Everyone got on with their lives. They did what they planned on doing, they took trips, they went to work, and I was left to my own devices.
It could have gone either way – I could have fallen into a pit of despair. I could have wallowed in my grief. I could have submerged myself in the abyss of nothingness…
Or I could have risen up. I could have done the things that needed to be done. I could have cleaned the house, did the dishes, moved furniture, sorted out the legal stuff, carried on with life.
Everyone went on with their lives, my friend went on her trip and I was left with my kids and my house and all the chaos that went along with it.
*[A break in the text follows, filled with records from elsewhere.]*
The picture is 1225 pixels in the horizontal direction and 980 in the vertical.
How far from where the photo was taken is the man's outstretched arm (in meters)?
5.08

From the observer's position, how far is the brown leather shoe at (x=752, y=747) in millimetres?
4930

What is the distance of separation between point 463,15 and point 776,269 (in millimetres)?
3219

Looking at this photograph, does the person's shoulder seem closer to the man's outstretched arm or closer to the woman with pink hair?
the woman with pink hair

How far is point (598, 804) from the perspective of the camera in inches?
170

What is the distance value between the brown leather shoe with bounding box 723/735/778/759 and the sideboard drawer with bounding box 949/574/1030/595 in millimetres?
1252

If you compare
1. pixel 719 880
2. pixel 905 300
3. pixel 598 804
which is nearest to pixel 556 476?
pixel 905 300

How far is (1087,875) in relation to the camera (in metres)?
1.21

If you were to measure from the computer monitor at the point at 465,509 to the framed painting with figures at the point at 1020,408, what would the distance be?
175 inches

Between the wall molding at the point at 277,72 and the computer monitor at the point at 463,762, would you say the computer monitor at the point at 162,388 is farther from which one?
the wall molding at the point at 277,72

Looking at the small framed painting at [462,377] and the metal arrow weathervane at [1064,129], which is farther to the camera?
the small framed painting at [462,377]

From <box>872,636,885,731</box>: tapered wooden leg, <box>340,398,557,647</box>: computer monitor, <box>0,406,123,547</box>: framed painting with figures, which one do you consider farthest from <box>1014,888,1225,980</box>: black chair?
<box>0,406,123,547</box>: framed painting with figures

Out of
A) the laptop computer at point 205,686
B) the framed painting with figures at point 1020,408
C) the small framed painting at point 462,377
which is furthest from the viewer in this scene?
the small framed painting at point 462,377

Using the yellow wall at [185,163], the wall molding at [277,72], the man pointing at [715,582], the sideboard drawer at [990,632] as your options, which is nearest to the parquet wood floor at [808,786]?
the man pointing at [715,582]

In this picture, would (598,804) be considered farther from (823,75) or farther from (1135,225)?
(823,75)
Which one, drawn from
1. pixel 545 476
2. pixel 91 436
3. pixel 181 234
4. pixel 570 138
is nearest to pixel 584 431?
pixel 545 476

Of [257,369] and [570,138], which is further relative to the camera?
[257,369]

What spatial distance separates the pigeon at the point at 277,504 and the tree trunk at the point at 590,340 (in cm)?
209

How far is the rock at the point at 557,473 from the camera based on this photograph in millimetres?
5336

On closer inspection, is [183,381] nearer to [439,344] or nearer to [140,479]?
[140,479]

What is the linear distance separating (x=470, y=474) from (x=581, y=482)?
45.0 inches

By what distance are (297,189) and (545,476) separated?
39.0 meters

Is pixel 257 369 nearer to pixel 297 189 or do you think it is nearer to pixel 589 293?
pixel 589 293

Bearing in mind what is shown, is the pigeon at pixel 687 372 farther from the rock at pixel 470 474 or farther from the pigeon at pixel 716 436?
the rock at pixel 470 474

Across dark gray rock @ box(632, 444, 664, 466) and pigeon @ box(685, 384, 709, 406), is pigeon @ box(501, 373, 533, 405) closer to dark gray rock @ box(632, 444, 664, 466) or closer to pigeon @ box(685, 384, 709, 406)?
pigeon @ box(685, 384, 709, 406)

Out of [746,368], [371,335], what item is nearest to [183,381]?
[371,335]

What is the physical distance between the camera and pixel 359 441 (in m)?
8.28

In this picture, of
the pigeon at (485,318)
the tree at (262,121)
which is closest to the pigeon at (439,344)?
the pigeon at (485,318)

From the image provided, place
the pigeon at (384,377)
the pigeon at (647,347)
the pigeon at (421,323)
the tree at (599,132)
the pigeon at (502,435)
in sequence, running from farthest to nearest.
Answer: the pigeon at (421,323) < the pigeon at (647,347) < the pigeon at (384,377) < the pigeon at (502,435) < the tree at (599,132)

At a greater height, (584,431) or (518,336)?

I cleaned instead of hiding.
I decluttered instead of wallowing.
I organized instead of submerging.
I stood up and took care of things. I did what I needed to do. I parented, and re-learned how to do the things that needed to be done, and I found a peace of sorts.
I still miss him.
I still have moments, hours, days where I can’t breathe for missing him.
But I keep going. I know it’s what he would have wanted – it’s how he’d have handled it. He would have pushed me to move forward, move on and do what needed to be done.
So I keep going.
And when life starts to overwhelm me – I tackle something in my house until I have something under control.
I think that’s what it’s about for me – I can’t control that he’s gone. I can’t control where my life is going to end up. But I can control how clean my house is, how organized, how peaceful. And so I will control that.
I keep going. Despite how much I miss him.